Screen Mothers, Help Kids: An Innovative Community-Based Partnership Helps Amplify the Voices of Children

Photograph of a Screening
Figure 1 Photograph by Community Health Network. CCO.

Important Note: Before screening for IPV, it is very important to work closely with a referral partner. Identifying current IPV without a way to support the survivor is unethical and dangerous. Also note that these screening materials are for your review only. E-HITS is a copyrighted measure for which we recieved permission to use from the developer.

Submitted by: Ashley Simons-Rudolph, Katharine Atwood, and Ben Harris


Children are often the unheard voices of domestic violence.
Screening mothers for the impact of domestic violence on their kids is one way to connect kids with appropriate DV services in the community.

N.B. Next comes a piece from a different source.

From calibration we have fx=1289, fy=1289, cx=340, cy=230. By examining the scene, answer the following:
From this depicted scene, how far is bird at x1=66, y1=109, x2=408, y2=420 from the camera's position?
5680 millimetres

Ninety percent of children who are exposed to domestic violence (DV) witness it firsthand, yet their exposure is often undetected (Huecker & Smock, 2020). Routine screening for the impacts of domestic violence (DV) within social services and child health appointments provide opportunities to identify children in need of DV-related services. Yet, ethically screening children directly and in age-appropriate ways can be difficult.

Through annual domestic violence screening, our project helps service providers better identify families experiencing DV. Children in the home can be referred to existing community-based services including immediate shelter, legal advocacy, case management, and safety planning. With three community partners, a non-profit contract research organization developed an easy-to-use DV screening.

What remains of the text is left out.